Stored data »
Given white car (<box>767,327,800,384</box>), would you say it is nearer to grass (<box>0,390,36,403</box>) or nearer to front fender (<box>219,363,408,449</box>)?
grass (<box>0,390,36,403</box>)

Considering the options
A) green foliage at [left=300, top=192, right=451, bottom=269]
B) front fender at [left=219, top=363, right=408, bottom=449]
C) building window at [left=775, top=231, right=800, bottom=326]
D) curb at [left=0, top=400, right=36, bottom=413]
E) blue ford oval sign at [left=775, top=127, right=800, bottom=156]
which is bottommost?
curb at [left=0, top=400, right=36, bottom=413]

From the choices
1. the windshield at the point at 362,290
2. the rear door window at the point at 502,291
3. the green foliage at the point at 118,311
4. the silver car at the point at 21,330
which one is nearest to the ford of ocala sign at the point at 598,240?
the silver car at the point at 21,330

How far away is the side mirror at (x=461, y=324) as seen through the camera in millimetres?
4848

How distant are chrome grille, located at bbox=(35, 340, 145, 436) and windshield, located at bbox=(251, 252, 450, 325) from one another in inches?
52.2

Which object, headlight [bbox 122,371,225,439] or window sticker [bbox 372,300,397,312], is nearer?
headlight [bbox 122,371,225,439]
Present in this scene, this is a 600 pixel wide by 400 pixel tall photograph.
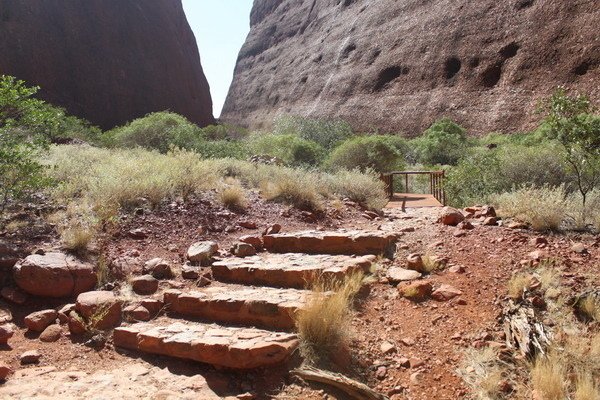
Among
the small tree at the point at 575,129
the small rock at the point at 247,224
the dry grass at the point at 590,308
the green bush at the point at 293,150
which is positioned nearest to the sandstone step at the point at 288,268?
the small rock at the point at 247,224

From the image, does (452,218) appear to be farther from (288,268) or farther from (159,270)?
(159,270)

Stated goal » Quote the material in full and exactly; do not carry over its pictures.

Problem solution »
Given white car (<box>767,327,800,384</box>), would you say it is nearer to grass (<box>0,390,36,403</box>) or nearer to front fender (<box>219,363,408,449</box>)?
grass (<box>0,390,36,403</box>)

Considering the options
A) green foliage at [left=300, top=192, right=451, bottom=269]
B) front fender at [left=219, top=363, right=408, bottom=449]
C) building window at [left=775, top=231, right=800, bottom=326]
D) curb at [left=0, top=400, right=36, bottom=413]
E) blue ford oval sign at [left=775, top=127, right=800, bottom=156]
which is bottommost?
curb at [left=0, top=400, right=36, bottom=413]

From the choices
1. the windshield at the point at 362,290
2. the rear door window at the point at 502,291
3. the green foliage at the point at 118,311
4. the silver car at the point at 21,330
which one is nearest to the ford of ocala sign at the point at 598,240?
the silver car at the point at 21,330

How far away is the side mirror at (x=461, y=324) as seen through the camera in millimetres?
4848

How distant are chrome grille, located at bbox=(35, 340, 145, 436) and windshield, located at bbox=(251, 252, 450, 325) from one another in inches?
52.2

Which object, headlight [bbox 122,371,225,439] or window sticker [bbox 372,300,397,312], is nearer?
headlight [bbox 122,371,225,439]
Present in this scene, this is a 600 pixel wide by 400 pixel tall photograph.
Among
the small tree at the point at 575,129
the small rock at the point at 247,224
the dry grass at the point at 590,308
the green bush at the point at 293,150
which is positioned nearest to the sandstone step at the point at 288,268?
the small rock at the point at 247,224

From the image, does (452,218) appear to be farther from (288,268) or farther from (159,270)?
(159,270)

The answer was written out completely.